2. The costs of retrial shall be borne by the Intervenor joining the Defendant.

Reasons

The following facts that have become final and conclusive in the judgment subject to a retrial are apparent or apparent in records.

The plaintiff is a corporation that employs 260 regular workers and engages in the manufacture and sale of automobile parts.

On October 6, 2003, the Intervenor B was dismissed from the Plaintiff on December 8, 2008 on the grounds of the following grounds: (a) the Intervenor engaged in an illegal industrial action, such as inducing union members to collectively refuse night extension work and Saturdays work, without going through the pro-con voting procedures for industrial action under the Trade Union and Labor Relations Adjustment Act (hereinafter “Trade Union Act”) during the collective bargaining from April 1, 2008 to June 5, 2008; and (b) the Plaintiff suffered damages in the amount of KRW 5,686,00,000 on the ground of other grounds: (c) the Intervenor became a member of the Plaintiff and worked as the head of the Vietnaming Department; and (d) the Intervenor was dismissed from the Plaintiff on December 8, 2008.

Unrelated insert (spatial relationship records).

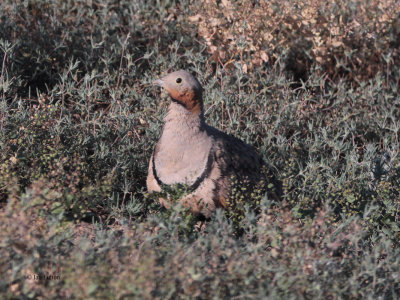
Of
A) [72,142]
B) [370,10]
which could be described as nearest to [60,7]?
[72,142]

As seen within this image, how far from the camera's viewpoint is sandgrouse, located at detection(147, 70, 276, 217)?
493cm

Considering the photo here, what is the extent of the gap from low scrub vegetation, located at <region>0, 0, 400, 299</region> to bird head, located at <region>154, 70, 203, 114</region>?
2.81 ft

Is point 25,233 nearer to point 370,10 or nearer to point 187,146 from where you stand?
point 187,146

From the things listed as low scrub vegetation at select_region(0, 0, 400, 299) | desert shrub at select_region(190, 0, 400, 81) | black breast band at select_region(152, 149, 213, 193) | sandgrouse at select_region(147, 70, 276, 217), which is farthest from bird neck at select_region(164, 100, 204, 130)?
desert shrub at select_region(190, 0, 400, 81)

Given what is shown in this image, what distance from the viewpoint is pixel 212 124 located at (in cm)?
638

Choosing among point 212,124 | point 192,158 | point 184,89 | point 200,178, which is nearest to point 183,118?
point 184,89

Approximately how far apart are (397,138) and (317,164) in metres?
1.48

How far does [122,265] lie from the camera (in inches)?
147

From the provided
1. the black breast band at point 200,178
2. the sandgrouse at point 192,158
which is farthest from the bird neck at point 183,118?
the black breast band at point 200,178

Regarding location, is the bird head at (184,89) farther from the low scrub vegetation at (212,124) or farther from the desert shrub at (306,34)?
the desert shrub at (306,34)

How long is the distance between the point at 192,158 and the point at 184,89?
0.55m

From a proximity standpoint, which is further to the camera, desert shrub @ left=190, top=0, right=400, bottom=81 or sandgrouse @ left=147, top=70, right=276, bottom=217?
desert shrub @ left=190, top=0, right=400, bottom=81

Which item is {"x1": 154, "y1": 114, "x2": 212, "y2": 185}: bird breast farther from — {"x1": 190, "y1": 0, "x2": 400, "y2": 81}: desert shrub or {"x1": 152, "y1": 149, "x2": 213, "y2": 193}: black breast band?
{"x1": 190, "y1": 0, "x2": 400, "y2": 81}: desert shrub

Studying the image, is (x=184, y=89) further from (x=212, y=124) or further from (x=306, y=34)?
(x=306, y=34)
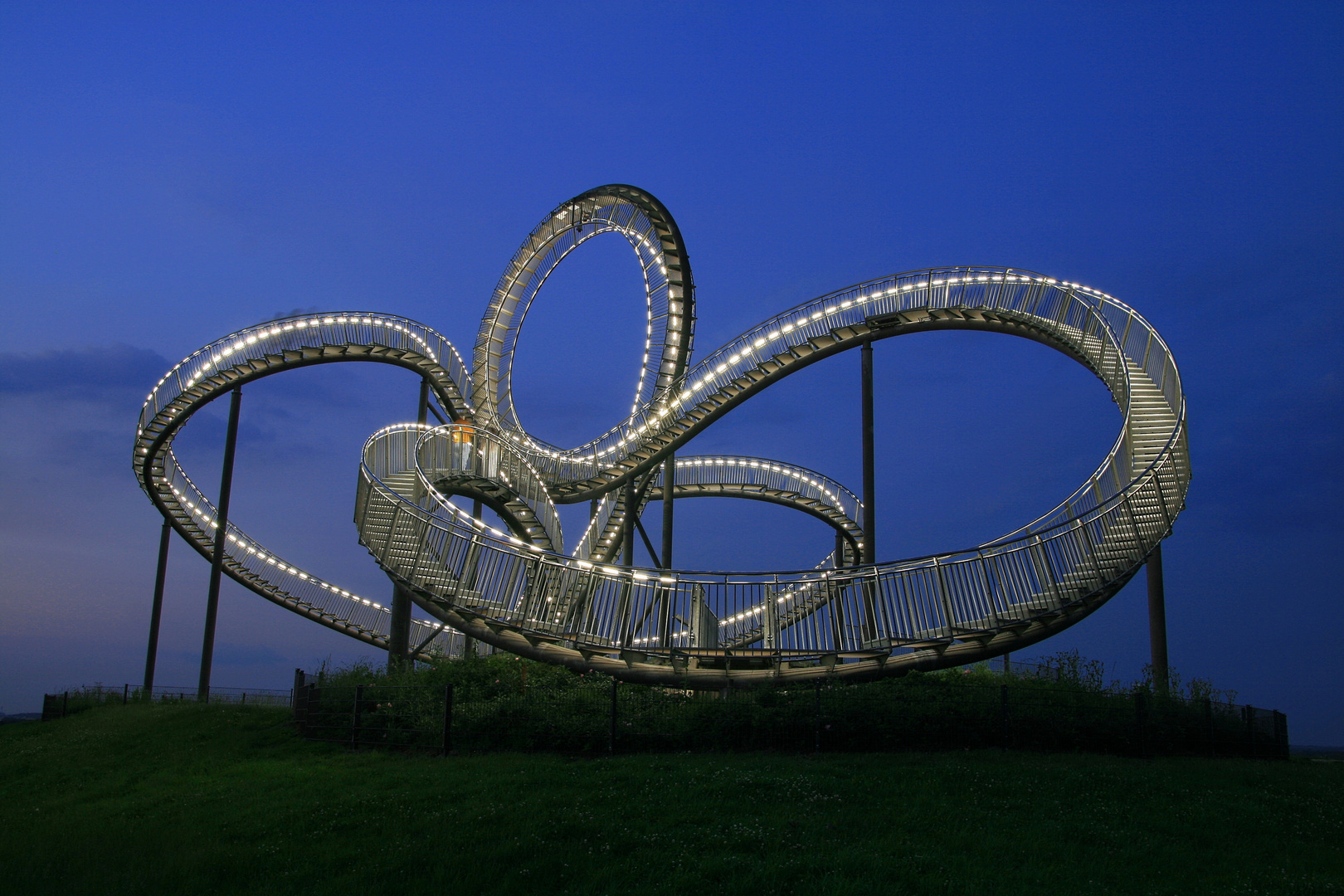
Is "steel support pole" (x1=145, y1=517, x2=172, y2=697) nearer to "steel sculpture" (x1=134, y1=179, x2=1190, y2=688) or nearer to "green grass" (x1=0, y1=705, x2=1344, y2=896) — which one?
"steel sculpture" (x1=134, y1=179, x2=1190, y2=688)

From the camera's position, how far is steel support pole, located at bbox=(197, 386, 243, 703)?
26234mm

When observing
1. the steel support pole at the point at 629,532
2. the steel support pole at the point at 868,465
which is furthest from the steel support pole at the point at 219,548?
the steel support pole at the point at 868,465

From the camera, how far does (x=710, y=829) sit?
377 inches

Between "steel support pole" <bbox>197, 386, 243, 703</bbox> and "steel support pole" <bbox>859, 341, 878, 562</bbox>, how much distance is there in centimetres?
1830

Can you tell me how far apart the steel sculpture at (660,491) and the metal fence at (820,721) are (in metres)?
1.19

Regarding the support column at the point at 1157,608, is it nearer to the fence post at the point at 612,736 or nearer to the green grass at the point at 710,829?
the green grass at the point at 710,829

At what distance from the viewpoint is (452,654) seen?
2908 centimetres

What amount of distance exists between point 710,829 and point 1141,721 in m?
7.60

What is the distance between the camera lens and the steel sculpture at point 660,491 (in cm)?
1502

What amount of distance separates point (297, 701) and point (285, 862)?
8.82m

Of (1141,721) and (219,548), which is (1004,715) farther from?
(219,548)

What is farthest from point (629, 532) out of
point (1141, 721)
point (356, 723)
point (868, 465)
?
point (1141, 721)

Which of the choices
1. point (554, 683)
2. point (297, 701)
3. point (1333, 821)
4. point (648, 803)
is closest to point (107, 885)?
point (648, 803)

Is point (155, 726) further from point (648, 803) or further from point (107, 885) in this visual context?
point (648, 803)
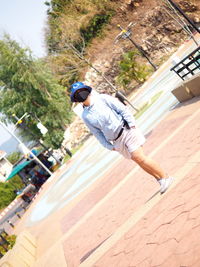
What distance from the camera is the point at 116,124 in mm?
4461

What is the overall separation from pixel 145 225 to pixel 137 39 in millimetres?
36724

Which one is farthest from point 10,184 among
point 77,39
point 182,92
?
point 182,92

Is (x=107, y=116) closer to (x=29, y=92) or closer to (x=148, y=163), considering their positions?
(x=148, y=163)

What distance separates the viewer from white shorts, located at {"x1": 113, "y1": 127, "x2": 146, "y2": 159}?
4480 mm

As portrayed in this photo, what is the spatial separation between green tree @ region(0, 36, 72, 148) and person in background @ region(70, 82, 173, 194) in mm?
29945

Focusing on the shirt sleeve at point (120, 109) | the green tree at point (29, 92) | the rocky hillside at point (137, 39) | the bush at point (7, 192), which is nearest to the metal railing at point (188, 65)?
the shirt sleeve at point (120, 109)

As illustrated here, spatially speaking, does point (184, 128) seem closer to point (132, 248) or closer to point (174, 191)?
point (174, 191)

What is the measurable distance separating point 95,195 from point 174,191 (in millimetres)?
4873

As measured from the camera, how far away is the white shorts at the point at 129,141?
14.7 ft

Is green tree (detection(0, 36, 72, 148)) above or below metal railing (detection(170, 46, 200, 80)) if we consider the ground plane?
above

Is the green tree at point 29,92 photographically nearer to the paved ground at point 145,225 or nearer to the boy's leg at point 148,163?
the paved ground at point 145,225

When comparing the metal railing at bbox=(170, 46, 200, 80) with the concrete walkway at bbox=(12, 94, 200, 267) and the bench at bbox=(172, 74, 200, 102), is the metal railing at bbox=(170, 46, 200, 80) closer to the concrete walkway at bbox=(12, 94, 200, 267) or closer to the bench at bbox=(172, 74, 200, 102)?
the bench at bbox=(172, 74, 200, 102)

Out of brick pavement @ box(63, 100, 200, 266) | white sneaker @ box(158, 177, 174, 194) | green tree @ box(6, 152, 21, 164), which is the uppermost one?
green tree @ box(6, 152, 21, 164)

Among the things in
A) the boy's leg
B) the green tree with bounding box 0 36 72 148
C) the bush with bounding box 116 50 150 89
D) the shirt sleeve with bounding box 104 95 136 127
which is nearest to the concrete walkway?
the boy's leg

On the same day, the remaining intervenors, except the Intervenor B, were subject to dismissal or suspension from office due to their respective common or individual grounds for disciplinary action including the instant grounds for disciplinary action.

On December 10, 2008, the Intervenor B, including the Intervenor B, and the Korean Metal Trade Union filed an application for remedy to the effect that the above dismissal or suspension was unfair and unfair labor practices conducted for the purpose of impairing the organization of the trade union. The Chungcheongnamnam Regional Labor Relations Commission accepted the application on February 26, 2009 and determined that the Plaintiff’s act constitutes unfair dismissal, unfair suspension or unfair labor practices, and revoked the disposition of unfair dismissal or unfair suspension against the Intervenor and payment of the amount equivalent to the wages that could have been received if the Intervenor had worked during the period of dismissal or suspension.

Accordingly, the Plaintiff filed an application for reexamination with the National Labor Relations Commission on March 20, 2009 as the Ministry of Labor No. 213/2009 No. 43, but the National Labor Relations Commission dismissed the application for reexamination on June 10, 2009.